__RECORDS TO PROCESS__

+ + + +

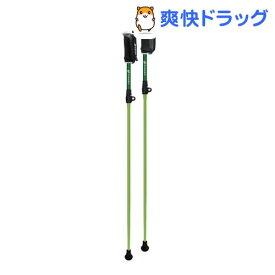 レビータ ポータブル+ ショート グリーン(2本1組)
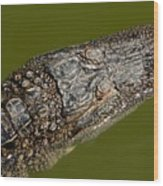 Young Alligator With Textured Skin Wood Print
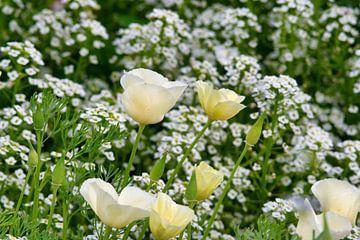 Wilde bloemenveld van J..M de Jong-Jansen
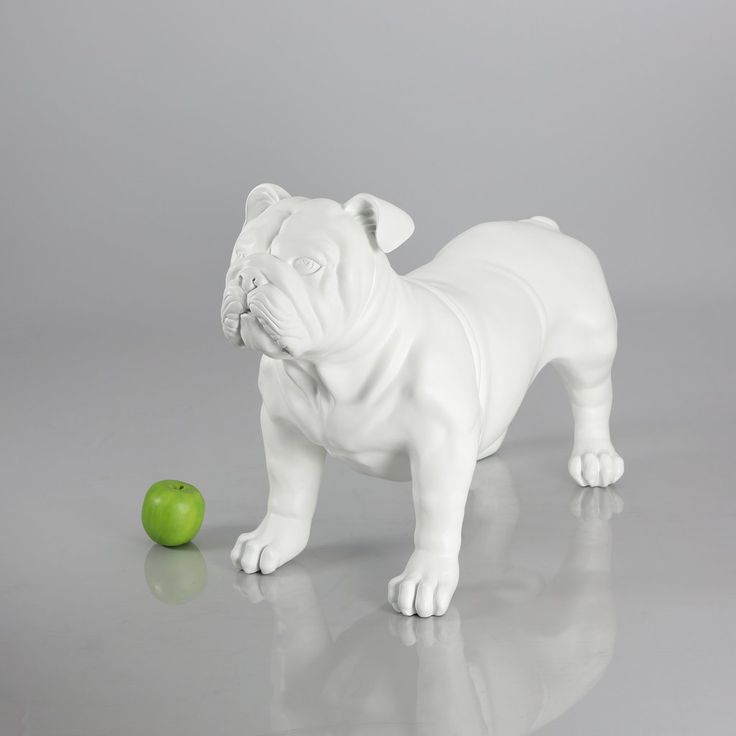 English Bulldog Mannequin Matte White Pet Clothes Pet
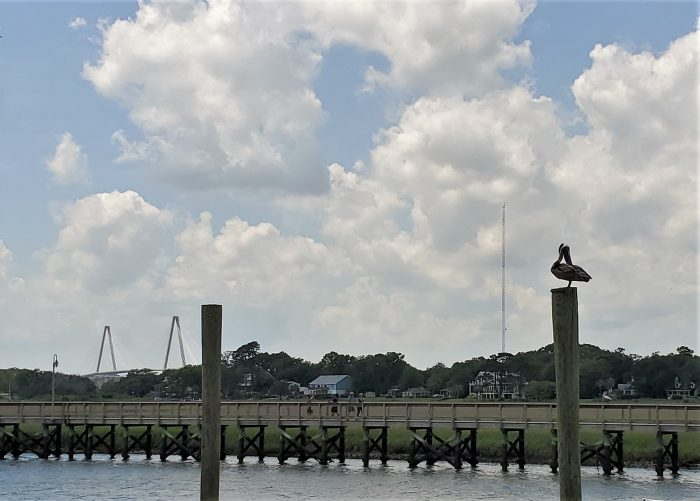 While buying fresh off the boat shrimp from Magood Seafood on Shem Creek, I couldn't resist a photo of this preening pelican and the Cooper River Bridge. While not strictly in Charleston, it sure is a glimpse of Charleston.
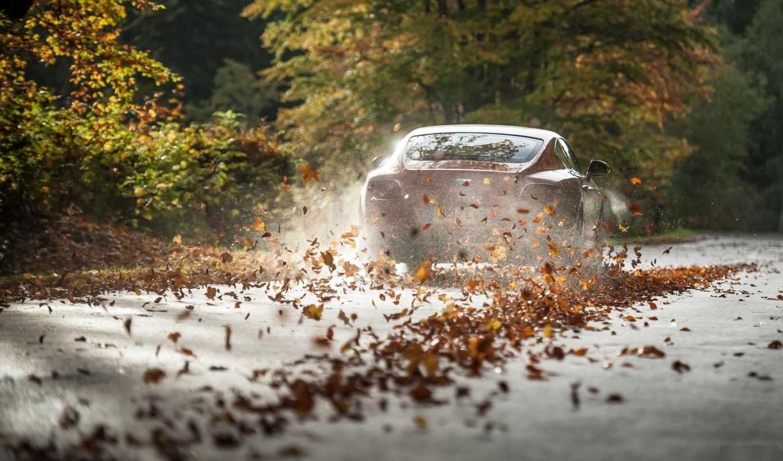 bentley, supercars, машины, скорость, машина, осень,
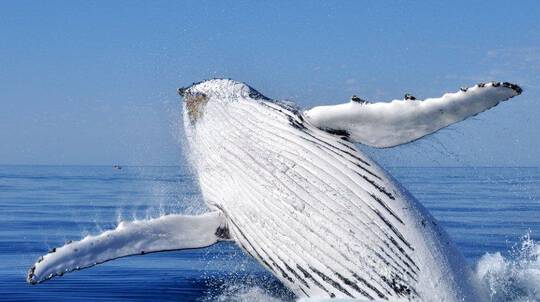 Busselton Whale Watching Cruise - 2 Hours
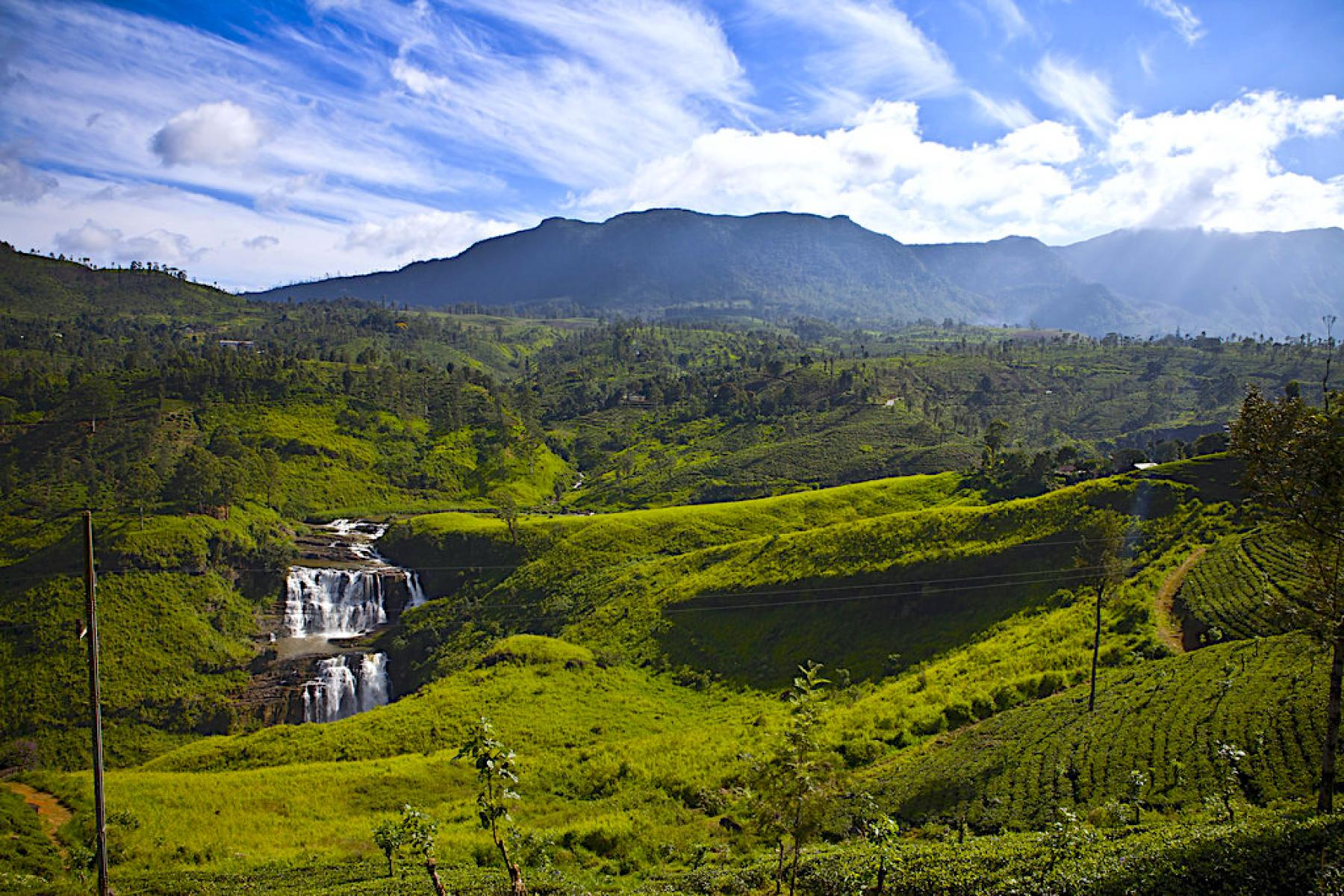 Essential Sri Lanka ! - Hill Country & Wildlife Adventure starting at Colombo, Western Province, Sri Lanka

+ + + +

__WHAT TO DO__
Output nothing but the lines from the line with "English Bulldog Mannequin" through the last line of the material above, please, word for word and without the pictures.

__RESULT BELOW__
 English Bulldog Mannequin Matte White Pet Clothes Pet
 While buying fresh off the boat shrimp from Magood Seafood on Shem Creek, I couldn't resist a photo of this preening pelican and the Cooper River Bridge. While not strictly in Charleston, it sure is a glimpse of Charleston.
 bentley, supercars, машины, скорость, машина, осень,
 Busselton Whale Watching Cruise - 2 Hours
 Essential Sri Lanka ! - Hill Country & Wildlife Adventure starting at Colombo, Western Province, Sri Lanka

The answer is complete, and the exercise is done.